A devoted Stash listener forwarded me a response he received after contacting his congressman, Brad Ellsworth, of Indiana’s 8th District. What impresses me most is Ellsworth’s ability to fit so much reefer madness into so few sentences.
Thank you for contacting me to share your views on marijuana. I appreciate your comments, and I welcome this opportunity to share my thoughts.
According to a 2005 National Survey on Drug Use and Health (NSDUH), marijuana remains the most commonly used illicit drug in the United States1. While marijuana use is generally unhealthy2 and has negative social repercussions3, it also serves as a gateway drug to more dangerous substance abuse4. For these reasons, I remain concerned by the prevalence of drug abuse5 in our culture and the harmful consequences that are the result of this behavior.
As a career law enforcement officer, I saw firsthand the devastating effects that illicit drug use can have on both individuals and communities6. While a member of the Vanderburgh County Sheriff’s Office, I initiated the Drug Abuse Resistance Effort (DARE)7 program to make children aware of the dangers posed by drug use. I made fighting drugs a top priority within the department and I will continue to do so in the United States Congress. Currently, no legislation regarding the legalization of non-medicinal marijuana has been introduced in the U.S. House of Representatives8. If such legislation is introduced, I will not support it.
Thanks again for taking the time to share your views with me. I need your input to make the best decisions possible, so please stay in touch!
Well, then, Congressman, here is some input:
1: This statistic is absolutely true. Cannabis is used at least once by about 25 million people each year. That by itself means nothing besides the qualifier “illicit” being used to denigrate cannabis. Over 162 million use alcohol each year and over 71 million use tobacco each year, the use of both being far more unhealthy and with far more negative social repercussions than cannabis.
2: While inhaling the smoke of burning vegetable matter is never “healthy” (and can be avoided by using edibles or vaporization), it’s a stretch to call cannabis smoking “unhealthy”. Smokers may develop more respiratory difficulty than non-smokers, but far less than tobacco smokers. It does not contribute to cancer. There are some studies showing anti-tumoral properties from cannabis. It does not lead to schizophrenia. It does not kill your brain cells. It does not harm the fetus. It does not affect fertility. And while your short term memory is affected while high, after it wears off there is no affect on thinking or memory.
3: Absolutely true. Social repercussions like losing your college aid, losing a job, losing your possessions, going to prison, losing your right to vote*, and more. But cannabis isn’t causing those social repercussions – laws prohibiting cannabis cause those repercussions.
4: Once and for all – THERE IS NO GATEWAY EFFECT FROM MARIJUANA! This logical fallacy is based on the idea that most heroin / coke / meth users first used marijuana, so if you smoke pot, you’ll naturally move on to those other drugs. But when you realize that there are 25 million annual pot smokers and only 6 million cocaine users, less than 2 million meth users, and less than half a million heroin users, you realize that most people who smoke weed only smoke weed. Less than 1 of 100 marijuana users ever tries cocaine or heroin. Alcohol and cigarette use are more prevalent precursors of illicit drug use than cannabis. The only thing cannabis and heroin have in common is that they are both considered Schedule I drugs†. The only “gateway” is the black market drug dealer who sells all the illegal substances.

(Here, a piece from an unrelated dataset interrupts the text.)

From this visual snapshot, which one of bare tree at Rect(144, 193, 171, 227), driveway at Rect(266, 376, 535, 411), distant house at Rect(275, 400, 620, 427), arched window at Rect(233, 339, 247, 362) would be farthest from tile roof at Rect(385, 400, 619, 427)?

5 & 6: This is how most anti-cannabis screeds start by demonizing cannabis, but then go on to merge cannabis use with all other drug abuse – it’s the old leaf + line + needle graphic that highlights a drug bust on the evening news. It’s why the “gateway” is so important in their argument – most people know that marijuana isn’t the demon weed it is made out to be, but most people also know of the true harms of cocaine, meth, or heroin abuse. So it is very important that they all be “illicit drugs” and we erase the distinctions between them.
7: The DARE program has been shown time and again to be ineffective at preventing teen drug use, a waste of money, and perhaps counterproductive in that it may increase the prevalence of drug use by suburban kids.
8: I guess the congressman is unaware of Barney Frank’s HR5843, which legalize the possession of up to 100 grams of non-medical marijuana by adults.
Isn’t it nice to know that our elected officials make cannabis policy guided by facts and reason?
*if your cannabis “crime” was a felony in certain states that disenfranchise felons.
†Dangerous addictive drugs with no medical value. Cocaine and methamphetamine are actually Schedule II drugs, meaning they do have acceptable medical value and may be prescribed by a physician. In all 50 states, your doctor can prescribe coke or meth for you, but not cannabis.